The new Notre Dame head coach believes consistency will be a key for the team’s success.
It’s hard to stick to the process when things get hard,” Sheahan said. “In my experience as a head coach, I believe consistency is something that I do very well. And that’s something we will do, whether it’s recruiting the right type of player, whether it’s how we practice, watch film and whatever we do. We’ll be consistent.”
It was during his fifth professional season, playing for the Ontario (Calif.) Reign of the East Coast Hockey League in 2012-13, that Sheahan said he and wife Ashley planned out a coaching future that one day would land him back in South Bend as head coach. After spending a season as a volunteer coach at Notre Dame, the Lethbridge, Alberta, native spent four seasons as an assistant coach at Holy Cross in Worcester, Mass., before joining the Chicago Steel of the United States Hockey League as an associate head coach in 2018.
Late in 2019, he took over as the Steel’s head coach and went 108-30-12-3 through the 2021-22 season. He then went 35-29-5 as head coach of the Chicago Wolves of the American Hockey League before returning to his alma mater as an associate head coach.
“I just want everyone to know that we’ll do things the right way,” Sheahan said. “Coach Jackson has showed me that. That’s extremely important to do things the right way at Notre Dame. We’ll push our players and our teams to reach their full potential. And at the end of the day, my hope is they’ll leave Notre Dame with lasting habits, better people, better players, leave here as champions, and leave here with every single door open to them in the future.”
Sheahan said the transfer portal and the NIL (Name, Image and Likeness) money college athletes can receive won’t get in the way of Notre Dame recruiting the players it needs to succeed.
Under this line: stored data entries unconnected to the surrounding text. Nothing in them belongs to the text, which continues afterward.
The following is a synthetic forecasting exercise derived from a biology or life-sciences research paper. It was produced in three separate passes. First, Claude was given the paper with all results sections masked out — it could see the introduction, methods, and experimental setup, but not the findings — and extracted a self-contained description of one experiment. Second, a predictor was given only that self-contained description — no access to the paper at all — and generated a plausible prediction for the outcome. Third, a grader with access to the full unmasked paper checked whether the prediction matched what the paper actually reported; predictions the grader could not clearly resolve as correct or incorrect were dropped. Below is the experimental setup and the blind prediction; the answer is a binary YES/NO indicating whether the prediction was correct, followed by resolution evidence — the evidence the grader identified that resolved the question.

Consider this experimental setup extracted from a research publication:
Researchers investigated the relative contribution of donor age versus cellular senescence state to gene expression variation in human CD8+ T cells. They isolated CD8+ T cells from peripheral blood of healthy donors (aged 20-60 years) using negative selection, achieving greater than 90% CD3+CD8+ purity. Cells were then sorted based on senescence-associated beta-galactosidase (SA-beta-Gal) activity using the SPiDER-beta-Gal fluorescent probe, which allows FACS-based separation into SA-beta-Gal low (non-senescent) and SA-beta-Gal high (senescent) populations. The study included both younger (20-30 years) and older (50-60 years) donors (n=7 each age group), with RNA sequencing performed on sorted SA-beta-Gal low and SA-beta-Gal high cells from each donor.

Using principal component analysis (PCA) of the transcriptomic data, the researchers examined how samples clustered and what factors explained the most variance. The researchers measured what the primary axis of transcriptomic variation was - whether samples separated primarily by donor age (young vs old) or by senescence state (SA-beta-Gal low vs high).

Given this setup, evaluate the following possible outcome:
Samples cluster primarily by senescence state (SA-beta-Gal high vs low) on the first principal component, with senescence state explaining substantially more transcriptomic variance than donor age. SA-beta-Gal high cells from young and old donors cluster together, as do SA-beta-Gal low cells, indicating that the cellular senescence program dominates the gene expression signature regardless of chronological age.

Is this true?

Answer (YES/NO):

“We don’t have anybody in the portal, so I think we can build within and recruiting is going to be a big piece of that,” Sheahan said. “Not that we won’t take a player or two out of the portal. They have to be a fit. They have to fit our style of play. They’ve got to fit a need and they’ve got to be able to get into school. So we’ll go about it that way. I do think we are being open to what the college recruiting landscape is right now.”
Expect Notre Dame also to look at players from major junior teams in Canada as the NCAA will allow players to play collegiately as long as they haven’t been compensated beyond necessary expenses.
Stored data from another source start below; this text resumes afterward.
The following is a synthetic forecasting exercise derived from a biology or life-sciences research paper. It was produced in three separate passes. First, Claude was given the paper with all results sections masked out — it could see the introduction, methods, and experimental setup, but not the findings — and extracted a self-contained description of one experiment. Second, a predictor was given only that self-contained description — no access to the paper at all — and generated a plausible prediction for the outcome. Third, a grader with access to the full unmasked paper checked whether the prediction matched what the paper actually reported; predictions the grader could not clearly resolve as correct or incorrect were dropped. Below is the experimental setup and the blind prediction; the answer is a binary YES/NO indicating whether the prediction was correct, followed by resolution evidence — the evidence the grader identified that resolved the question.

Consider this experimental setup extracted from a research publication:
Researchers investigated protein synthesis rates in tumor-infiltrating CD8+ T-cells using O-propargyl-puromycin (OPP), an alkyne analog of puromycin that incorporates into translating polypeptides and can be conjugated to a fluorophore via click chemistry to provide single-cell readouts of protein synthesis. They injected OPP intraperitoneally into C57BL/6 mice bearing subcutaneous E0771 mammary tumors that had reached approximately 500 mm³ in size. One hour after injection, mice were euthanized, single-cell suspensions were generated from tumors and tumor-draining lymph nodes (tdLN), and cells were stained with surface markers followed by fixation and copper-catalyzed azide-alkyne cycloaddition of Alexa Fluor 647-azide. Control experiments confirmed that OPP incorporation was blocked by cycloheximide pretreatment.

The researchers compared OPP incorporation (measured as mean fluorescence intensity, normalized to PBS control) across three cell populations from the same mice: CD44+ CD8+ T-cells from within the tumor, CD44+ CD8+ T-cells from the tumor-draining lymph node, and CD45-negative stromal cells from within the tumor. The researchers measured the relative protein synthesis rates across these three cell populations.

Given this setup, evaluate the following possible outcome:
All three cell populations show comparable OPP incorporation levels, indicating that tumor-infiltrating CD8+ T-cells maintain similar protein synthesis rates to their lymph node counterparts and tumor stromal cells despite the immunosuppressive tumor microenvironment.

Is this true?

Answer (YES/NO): NO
And those players can expect to see the Irish get more offensive – scoring goals that is.
“Any team that I’ve been a head coach of has had a lot of offensive success,” Sheahan said. “We set the record for goals in the USHL and won a lot of hockey games. Our power plays ran (converted) over 30 percent. We will play offensive hockey, but we’ll be a complete team. There are a lot of teams that are high volume right now. They shoot everything. The other side of that is high possession, which if you go too far with that, you know, you’re not shooting the puck enough.
“For us, we’ll be an offensive team that makes plays. We’ll be more of a puck possession team, but we’re gonna work to get pucks back. We’re gonna play fast. And the way that I’ve coached, it’s what I call purposeful hockey. We will teach our players to read the game and make the appropriate play. That takes a lot of work. That takes a lot of film, but when it’s learned, it’s a really fun way to play the game, and it’s a really fun way to watch the game, because there’s a lot of plays being made, a lot of scoring chances for, which is what we’re looking for.”
Notre Dame returns five of its seven top scorers in junior centers Cole Knuble (12-27-39) and Danny Nelson (13-13-26), junior left-wing Brennan Ali (7-12-19), senior defenseman Axel Kumlin (6-15-21) and junior defenseman Paul Fischer (2-19-21).
Brock Sheahan is officially introduced as Notre Dame’s fifth hockey coach in modern times Wednesday at a press conference inside Notre Dame Stadium.